The Pennsylvania House of Representatives is considering a bill that would eliminate interchange fees for credit and debit cards on sales taxes. This measure is similar to one passed in Illinois several weeks ago, but with a new solution for handling the missing swipe fees. While exempting taxes from swipe fees may be a noble goal, the solution proffered by Pennsylvania lawmakers does not appear to be practical.

Illinois’ approach to this problem was to propose that customers swipe twice—once for the base cost of the goods and once for taxes and tips. This method would avoid interchange fees on taxes, though not a very user-friendly solution. The law goes into effect in July 2025, giving the state a full year to resolve these issues.

In Pennsylvania, meanwhile, the plan is for credit card companies to refund merchants the portion of the fee incurred by the sales tax.

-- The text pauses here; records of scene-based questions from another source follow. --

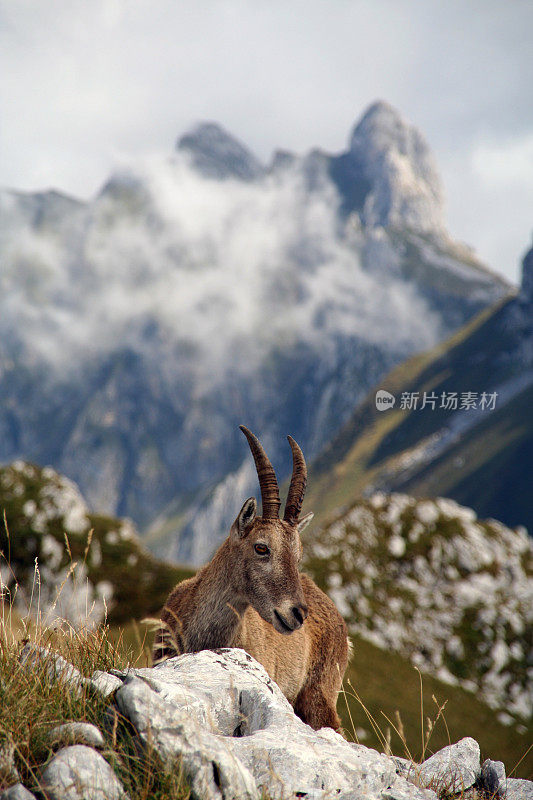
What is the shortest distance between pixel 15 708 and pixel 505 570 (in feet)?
112

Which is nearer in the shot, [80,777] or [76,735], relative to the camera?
[80,777]

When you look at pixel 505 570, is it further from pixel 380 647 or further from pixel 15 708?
pixel 15 708

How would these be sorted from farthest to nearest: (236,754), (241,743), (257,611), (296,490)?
(296,490), (257,611), (241,743), (236,754)

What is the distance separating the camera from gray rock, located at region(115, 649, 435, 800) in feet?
17.6

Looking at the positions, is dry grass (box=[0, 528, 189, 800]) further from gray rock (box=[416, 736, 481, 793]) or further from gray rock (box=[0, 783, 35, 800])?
gray rock (box=[416, 736, 481, 793])

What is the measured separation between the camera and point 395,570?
3209 centimetres

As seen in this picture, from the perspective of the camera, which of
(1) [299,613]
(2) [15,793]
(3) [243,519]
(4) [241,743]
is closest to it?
(2) [15,793]

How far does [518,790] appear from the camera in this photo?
7.46 metres

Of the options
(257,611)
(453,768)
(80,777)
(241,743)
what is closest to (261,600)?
(257,611)

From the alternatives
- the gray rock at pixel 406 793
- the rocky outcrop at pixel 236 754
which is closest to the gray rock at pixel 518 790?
the rocky outcrop at pixel 236 754

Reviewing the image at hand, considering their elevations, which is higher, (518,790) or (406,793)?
(518,790)

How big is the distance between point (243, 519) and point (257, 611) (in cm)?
156

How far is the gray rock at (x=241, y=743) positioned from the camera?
538 cm

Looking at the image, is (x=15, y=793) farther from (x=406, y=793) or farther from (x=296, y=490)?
(x=296, y=490)
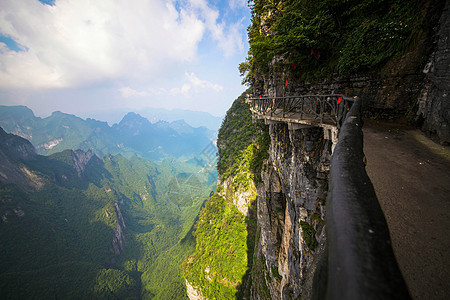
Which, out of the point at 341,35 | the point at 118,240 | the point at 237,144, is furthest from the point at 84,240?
the point at 341,35

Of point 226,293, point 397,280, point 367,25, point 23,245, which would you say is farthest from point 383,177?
point 23,245

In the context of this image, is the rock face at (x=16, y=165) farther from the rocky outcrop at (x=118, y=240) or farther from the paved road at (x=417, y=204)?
the paved road at (x=417, y=204)

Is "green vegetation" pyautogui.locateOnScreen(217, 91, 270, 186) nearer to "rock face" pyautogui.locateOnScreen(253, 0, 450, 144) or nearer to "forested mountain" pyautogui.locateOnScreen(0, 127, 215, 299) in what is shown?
"rock face" pyautogui.locateOnScreen(253, 0, 450, 144)

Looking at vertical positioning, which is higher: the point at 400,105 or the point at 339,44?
the point at 339,44

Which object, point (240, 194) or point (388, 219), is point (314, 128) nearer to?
point (388, 219)

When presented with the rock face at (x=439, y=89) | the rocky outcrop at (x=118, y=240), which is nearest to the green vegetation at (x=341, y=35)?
the rock face at (x=439, y=89)

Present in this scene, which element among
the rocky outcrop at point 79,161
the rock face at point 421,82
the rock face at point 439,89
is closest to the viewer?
the rock face at point 439,89

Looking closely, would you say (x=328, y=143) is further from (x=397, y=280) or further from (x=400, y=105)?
(x=397, y=280)
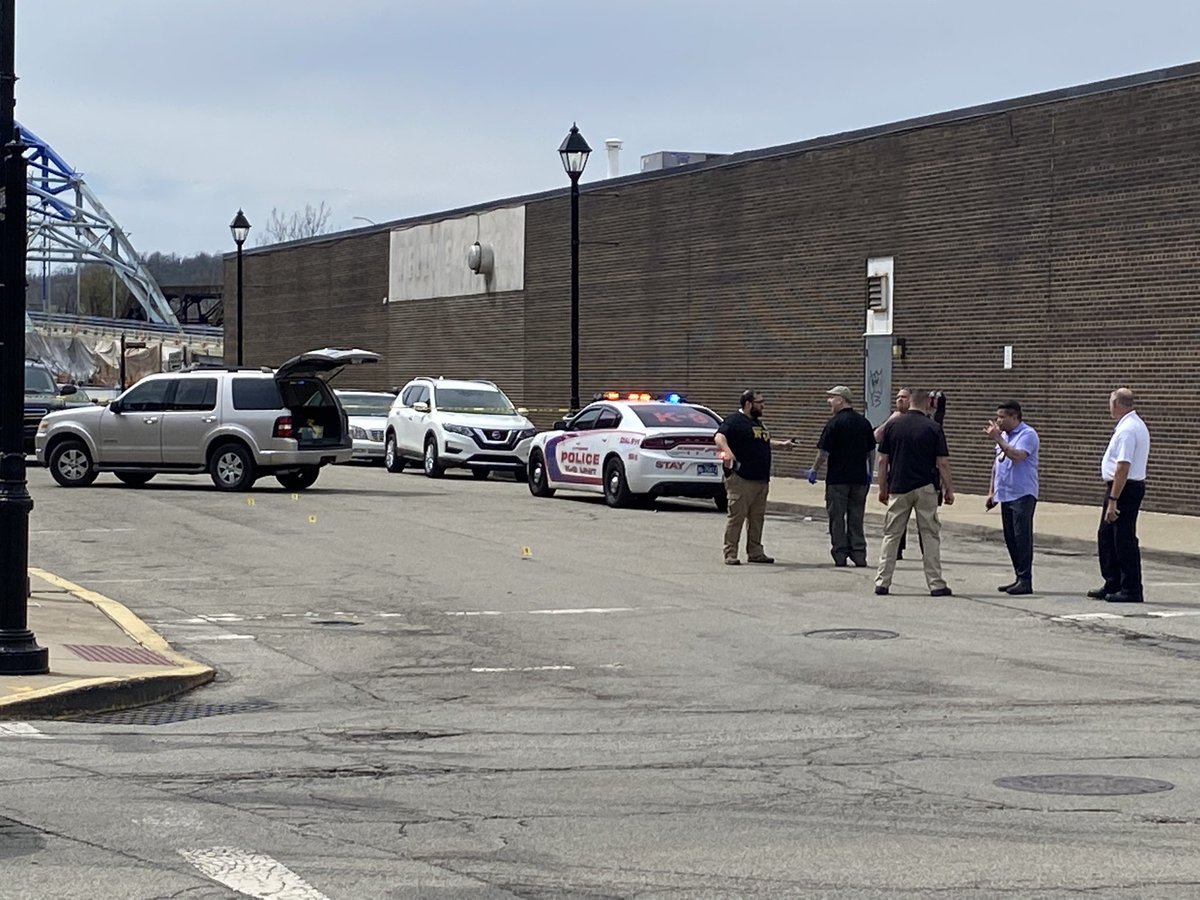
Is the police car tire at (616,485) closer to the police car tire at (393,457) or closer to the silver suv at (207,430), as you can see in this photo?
the silver suv at (207,430)

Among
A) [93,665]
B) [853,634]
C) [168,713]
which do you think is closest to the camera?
[168,713]

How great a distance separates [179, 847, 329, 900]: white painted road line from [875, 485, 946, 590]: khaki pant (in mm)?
10101

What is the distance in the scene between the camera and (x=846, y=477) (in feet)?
60.0

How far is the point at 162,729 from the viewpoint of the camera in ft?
31.0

“This proposal only makes sense to folks who don’t know how the industry operates,” said Don Apgar, Director of the Merchants Payment Practice at Javelin Strategy & Research. “When you make a card purchase—any card at any merchant—the merchant only sends the total billable amount for authorization and settlement to the cardholder’s bill. Processors don’t get the tax amount broken out as part of the sale, so they currently have no way to calculate the refund due to the merchant for the tax portion of the sale.”

Further Complications

Another problem is that sales tax varies by county, which is not likely to be part of any processor’s merchant address database. Maintaining an updated sales tax database and handling periodic merchant refund processes would be a huge lift for processors.

There’s also the question of how much impact this would have on consumers. A spokesperson for community banks and credit unions told Spotlight PA that the state currently receives around $6 billion in swipe fee revenue annually. Eliminating the fee on sales tax would cut about $400 million of that revenue annually, or about 0.1% of total credit card purchase revenue.

The bill would still need to pass Pennsylvania’s Senate in order to become law. Speculation is that the Republican-controlled Senate is unlikely to pass the bill, even if the measure passes the Democratic-controlled House.